**EXERCISE PROMPT**
Count the lines below that contain the word "player", treating uppercase and lowercase as different, and reply with only that number.

**RECORDS PROVIDED**
## Start

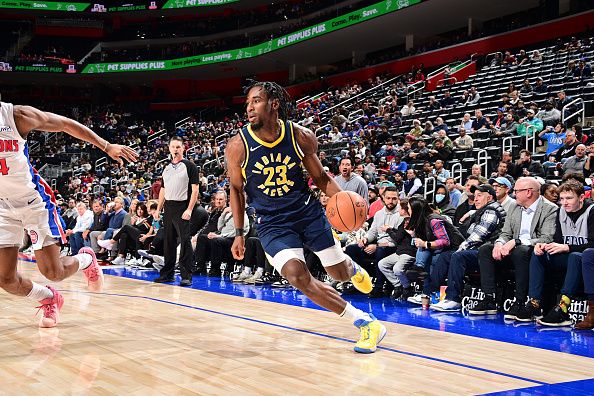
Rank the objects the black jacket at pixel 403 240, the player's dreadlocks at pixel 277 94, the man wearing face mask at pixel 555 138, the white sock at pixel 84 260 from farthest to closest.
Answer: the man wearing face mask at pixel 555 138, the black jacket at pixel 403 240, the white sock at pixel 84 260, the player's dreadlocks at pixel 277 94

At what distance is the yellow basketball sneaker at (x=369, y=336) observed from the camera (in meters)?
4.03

## End
## Start

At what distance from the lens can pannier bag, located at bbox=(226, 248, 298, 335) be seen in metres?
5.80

## End

**ANSWER FOR THIS EXERCISE**
2